By the end of this section, you will be able to:

• Explain how much interstellar matter there is in the Milky Way, and what its typical density is
• Describe how the interstellar medium is divided into gaseous and solid components

Astronomers refer to all the material between stars as interstellar matter; the entire collection of interstellar matter is called the interstellar medium (ISM)    . Some interstellar material is concentrated into giant clouds, each of which is known as a nebula    (plural “nebulae,” Latin for “clouds”). The best-known nebulae are the ones that we can see glowing or reflecting visible light; there are many pictures of these in this chapter.

Interstellar clouds do not last for the lifetime of the universe. Instead, they are like clouds on Earth, constantly shifting, merging with each other, growing, or dispersing. Some become dense and massive enough to collapse under their own gravity, forming new stars. When stars die, they, in turn, eject some of their material into interstellar space. This material can then form new clouds and begin the cycle over again.

About 99% of the material between the stars is in the form of a gas —that is, it consists of individual atoms or molecules. The most abundant elements in this gas are hydrogen and helium (which we saw are also the most abundant elements in the stars), but the gas also includes other elements. Some of the gas is in the form of molecules—combinations of atoms. The remaining 1% of the interstellar material is solid—frozen particles consisting of many atoms and molecules that are called interstellar grains or interstellar dust    ( [link] ). A typical dust grain consists of a core of rocklike material (silicates) or graphite surrounded by a mantle of ices; water, methane, and ammonia are probably the most abundant ices.
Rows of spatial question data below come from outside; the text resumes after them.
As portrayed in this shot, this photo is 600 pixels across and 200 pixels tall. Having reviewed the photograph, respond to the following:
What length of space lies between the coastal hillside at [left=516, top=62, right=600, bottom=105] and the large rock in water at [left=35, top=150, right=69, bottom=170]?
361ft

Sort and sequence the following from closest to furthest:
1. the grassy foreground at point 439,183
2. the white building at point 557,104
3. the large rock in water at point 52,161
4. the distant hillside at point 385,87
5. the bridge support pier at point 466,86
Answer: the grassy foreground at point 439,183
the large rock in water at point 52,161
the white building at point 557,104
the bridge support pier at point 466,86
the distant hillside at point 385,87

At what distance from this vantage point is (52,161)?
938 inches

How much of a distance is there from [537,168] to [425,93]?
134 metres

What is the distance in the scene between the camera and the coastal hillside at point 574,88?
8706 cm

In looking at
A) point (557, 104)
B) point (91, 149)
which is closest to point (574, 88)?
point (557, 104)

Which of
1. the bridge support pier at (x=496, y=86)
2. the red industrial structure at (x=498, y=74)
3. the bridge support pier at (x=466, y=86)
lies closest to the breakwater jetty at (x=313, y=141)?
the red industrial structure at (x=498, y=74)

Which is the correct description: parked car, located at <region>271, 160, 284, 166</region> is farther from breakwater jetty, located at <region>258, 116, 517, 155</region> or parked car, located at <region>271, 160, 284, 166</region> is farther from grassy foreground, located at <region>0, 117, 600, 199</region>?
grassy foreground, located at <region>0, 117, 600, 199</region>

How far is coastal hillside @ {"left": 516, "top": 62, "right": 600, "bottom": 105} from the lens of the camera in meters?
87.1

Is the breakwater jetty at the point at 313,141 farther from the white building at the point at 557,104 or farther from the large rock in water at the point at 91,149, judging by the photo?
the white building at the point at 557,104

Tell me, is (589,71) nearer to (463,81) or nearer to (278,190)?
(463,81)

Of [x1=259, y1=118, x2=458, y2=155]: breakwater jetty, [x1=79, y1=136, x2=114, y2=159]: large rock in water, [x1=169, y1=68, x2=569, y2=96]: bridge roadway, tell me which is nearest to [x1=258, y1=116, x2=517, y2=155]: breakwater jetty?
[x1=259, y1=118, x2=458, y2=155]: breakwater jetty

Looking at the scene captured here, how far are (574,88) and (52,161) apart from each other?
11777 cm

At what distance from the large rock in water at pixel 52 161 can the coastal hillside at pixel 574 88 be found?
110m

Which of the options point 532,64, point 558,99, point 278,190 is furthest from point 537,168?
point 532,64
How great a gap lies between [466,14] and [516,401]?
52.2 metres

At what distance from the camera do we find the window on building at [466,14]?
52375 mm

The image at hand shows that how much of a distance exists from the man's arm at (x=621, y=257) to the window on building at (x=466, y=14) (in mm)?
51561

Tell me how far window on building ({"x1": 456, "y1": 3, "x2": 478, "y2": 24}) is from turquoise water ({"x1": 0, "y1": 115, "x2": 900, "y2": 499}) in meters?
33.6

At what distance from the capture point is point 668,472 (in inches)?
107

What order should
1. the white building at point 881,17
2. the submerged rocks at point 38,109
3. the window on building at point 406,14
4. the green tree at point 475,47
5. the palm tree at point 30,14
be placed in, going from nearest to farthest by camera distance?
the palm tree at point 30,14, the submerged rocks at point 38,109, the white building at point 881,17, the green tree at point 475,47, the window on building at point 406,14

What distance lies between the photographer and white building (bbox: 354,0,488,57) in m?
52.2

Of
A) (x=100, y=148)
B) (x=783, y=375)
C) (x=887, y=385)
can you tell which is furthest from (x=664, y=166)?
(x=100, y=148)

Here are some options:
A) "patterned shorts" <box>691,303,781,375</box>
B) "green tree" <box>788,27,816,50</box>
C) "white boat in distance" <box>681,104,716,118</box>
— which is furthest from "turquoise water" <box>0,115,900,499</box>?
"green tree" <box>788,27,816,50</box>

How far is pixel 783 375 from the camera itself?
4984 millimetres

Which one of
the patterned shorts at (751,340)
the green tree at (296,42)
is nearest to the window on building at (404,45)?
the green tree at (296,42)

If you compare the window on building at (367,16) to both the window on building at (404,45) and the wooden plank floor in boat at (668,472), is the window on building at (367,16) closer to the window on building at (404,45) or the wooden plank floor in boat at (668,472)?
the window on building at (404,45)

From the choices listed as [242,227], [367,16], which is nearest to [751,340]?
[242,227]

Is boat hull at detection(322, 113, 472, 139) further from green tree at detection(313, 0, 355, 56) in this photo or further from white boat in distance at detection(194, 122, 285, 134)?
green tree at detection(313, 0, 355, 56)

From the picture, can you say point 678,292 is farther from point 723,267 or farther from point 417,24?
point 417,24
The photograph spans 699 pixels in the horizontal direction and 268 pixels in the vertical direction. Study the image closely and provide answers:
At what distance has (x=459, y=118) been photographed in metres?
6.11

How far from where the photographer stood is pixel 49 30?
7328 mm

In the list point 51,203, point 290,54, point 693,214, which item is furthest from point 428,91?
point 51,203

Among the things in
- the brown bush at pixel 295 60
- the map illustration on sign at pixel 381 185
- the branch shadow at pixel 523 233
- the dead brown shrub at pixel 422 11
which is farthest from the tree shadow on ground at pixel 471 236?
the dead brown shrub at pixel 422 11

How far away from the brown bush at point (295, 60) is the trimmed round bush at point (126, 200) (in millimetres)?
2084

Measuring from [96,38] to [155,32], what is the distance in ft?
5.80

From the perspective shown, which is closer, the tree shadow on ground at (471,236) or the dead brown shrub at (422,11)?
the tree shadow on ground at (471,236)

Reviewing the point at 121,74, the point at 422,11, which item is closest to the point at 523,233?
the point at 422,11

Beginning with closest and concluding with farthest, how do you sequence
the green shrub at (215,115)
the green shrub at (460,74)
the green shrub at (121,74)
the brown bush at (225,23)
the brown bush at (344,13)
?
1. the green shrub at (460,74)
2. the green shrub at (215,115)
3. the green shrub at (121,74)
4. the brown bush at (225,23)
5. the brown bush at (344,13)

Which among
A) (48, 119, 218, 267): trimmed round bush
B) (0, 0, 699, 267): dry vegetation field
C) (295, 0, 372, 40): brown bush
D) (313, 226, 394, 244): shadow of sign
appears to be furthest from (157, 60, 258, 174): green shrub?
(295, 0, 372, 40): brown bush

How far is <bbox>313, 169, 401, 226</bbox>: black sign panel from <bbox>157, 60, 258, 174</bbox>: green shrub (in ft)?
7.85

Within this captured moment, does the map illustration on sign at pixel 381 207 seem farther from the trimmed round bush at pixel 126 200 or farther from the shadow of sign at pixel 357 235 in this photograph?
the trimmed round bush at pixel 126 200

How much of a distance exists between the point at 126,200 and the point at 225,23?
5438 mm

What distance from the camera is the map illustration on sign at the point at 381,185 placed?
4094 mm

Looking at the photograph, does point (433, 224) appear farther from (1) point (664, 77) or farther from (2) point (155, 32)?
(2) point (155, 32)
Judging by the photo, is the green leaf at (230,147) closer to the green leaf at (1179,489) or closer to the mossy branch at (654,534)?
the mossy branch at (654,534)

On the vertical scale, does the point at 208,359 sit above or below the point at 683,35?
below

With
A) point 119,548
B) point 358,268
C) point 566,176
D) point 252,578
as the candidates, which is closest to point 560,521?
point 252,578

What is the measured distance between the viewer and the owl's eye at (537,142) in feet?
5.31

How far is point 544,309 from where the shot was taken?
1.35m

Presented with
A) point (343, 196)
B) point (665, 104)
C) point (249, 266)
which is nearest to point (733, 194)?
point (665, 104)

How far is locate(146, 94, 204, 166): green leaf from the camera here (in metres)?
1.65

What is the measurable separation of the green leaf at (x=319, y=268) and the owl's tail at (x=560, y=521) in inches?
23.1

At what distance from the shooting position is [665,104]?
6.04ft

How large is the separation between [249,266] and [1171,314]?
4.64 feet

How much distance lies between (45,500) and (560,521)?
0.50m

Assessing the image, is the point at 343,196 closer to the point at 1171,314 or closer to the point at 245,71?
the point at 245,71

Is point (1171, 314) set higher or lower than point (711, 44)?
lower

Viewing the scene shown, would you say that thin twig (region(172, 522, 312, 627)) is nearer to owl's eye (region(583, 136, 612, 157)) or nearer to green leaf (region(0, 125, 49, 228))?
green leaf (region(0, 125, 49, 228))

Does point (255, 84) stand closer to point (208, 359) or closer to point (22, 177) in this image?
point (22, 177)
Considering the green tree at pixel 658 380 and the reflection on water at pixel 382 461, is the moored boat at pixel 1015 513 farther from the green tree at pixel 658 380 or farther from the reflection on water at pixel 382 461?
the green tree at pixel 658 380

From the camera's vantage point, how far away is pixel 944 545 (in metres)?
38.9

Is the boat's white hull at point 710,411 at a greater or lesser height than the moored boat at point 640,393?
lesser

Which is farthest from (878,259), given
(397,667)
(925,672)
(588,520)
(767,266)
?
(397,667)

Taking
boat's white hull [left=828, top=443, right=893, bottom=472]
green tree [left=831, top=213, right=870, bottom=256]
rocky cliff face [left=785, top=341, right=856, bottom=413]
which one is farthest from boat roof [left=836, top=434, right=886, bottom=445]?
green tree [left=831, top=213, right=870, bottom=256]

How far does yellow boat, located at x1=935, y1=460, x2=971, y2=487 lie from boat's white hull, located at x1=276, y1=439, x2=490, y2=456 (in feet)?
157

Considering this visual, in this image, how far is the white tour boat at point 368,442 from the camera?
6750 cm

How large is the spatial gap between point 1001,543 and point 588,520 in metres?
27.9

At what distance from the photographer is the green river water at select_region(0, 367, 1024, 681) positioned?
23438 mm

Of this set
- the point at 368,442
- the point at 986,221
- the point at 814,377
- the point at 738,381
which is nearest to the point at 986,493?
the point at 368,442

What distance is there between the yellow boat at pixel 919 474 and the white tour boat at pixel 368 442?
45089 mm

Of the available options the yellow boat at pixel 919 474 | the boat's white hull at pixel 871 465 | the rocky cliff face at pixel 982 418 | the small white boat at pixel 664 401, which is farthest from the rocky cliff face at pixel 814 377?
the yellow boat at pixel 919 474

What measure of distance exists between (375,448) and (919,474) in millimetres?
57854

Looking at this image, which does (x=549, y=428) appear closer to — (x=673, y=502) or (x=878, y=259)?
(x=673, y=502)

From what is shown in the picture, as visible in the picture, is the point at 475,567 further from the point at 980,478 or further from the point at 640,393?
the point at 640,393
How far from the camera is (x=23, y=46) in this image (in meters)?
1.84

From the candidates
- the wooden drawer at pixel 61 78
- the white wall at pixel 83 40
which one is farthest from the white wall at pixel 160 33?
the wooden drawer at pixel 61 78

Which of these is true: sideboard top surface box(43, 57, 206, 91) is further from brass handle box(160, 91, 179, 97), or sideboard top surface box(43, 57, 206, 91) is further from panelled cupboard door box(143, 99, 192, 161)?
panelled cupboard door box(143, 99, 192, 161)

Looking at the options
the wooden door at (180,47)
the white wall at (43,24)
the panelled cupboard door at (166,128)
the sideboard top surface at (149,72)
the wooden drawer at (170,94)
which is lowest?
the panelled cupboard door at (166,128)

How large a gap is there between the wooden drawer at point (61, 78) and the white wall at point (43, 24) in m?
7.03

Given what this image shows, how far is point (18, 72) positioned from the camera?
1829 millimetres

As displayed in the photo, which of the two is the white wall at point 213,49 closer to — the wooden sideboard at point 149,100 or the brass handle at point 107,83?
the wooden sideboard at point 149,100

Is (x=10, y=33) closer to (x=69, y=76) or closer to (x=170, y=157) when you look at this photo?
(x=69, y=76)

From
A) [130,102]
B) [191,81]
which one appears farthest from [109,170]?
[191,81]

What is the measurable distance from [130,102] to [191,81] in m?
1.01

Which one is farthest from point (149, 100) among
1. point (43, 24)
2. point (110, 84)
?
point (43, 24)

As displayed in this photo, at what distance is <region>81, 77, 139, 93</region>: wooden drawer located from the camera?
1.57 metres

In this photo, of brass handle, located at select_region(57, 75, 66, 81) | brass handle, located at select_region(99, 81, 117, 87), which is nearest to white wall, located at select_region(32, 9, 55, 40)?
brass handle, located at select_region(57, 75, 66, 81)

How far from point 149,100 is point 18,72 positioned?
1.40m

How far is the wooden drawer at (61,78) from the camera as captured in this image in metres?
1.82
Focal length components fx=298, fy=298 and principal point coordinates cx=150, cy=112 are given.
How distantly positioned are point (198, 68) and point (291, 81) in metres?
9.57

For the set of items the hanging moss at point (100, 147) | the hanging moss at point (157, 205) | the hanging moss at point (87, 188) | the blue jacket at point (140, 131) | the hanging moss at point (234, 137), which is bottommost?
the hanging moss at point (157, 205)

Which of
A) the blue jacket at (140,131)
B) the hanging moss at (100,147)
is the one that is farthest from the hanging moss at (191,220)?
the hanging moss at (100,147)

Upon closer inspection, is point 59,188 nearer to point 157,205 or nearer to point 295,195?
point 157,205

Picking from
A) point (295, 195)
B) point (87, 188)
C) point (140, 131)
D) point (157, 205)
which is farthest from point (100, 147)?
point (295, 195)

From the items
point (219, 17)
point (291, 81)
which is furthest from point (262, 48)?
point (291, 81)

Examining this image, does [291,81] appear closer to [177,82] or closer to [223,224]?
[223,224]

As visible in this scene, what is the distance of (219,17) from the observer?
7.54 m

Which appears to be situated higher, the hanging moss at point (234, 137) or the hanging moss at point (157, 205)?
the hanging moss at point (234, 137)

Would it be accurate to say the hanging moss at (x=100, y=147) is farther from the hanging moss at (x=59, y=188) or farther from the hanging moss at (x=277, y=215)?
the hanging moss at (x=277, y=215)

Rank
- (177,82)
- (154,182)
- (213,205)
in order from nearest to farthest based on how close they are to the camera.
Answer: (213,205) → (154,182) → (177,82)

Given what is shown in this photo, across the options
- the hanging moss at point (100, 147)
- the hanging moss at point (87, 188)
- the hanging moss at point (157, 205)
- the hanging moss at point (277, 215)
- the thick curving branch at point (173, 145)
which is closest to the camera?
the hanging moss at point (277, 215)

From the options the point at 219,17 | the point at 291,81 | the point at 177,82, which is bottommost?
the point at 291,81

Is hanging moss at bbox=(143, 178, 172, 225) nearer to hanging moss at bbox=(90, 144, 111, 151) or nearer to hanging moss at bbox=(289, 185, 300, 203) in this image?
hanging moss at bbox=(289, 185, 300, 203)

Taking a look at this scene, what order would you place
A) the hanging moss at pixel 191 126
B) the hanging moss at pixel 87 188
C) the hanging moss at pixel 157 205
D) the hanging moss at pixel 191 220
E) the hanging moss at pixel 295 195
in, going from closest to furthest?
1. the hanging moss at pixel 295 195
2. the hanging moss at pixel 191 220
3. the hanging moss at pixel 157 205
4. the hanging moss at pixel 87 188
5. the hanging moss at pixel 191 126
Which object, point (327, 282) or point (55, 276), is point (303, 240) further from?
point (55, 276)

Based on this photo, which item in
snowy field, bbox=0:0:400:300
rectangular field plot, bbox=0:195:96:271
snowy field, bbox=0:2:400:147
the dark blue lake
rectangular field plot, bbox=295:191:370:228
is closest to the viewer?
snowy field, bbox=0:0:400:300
Various types of interstellar matter.

If all the interstellar gas within the Galaxy were spread out smoothly, there would be only about one atom of gas per cm ³ in interstellar space. (In contrast, the air in the room where you are reading this book has roughly 10 ¹⁹ atoms per cm ³ .) The dust grains are even scarcer. A km ³ of space would contain only a few hundred to a few thousand tiny grains, each typically less than one ten-thousandth of a millimeter in diameter. These numbers are just averages, however, because the gas and dust are distributed in a patchy and irregular way, much as water vapor in Earth’s atmosphere is often concentrated into clouds.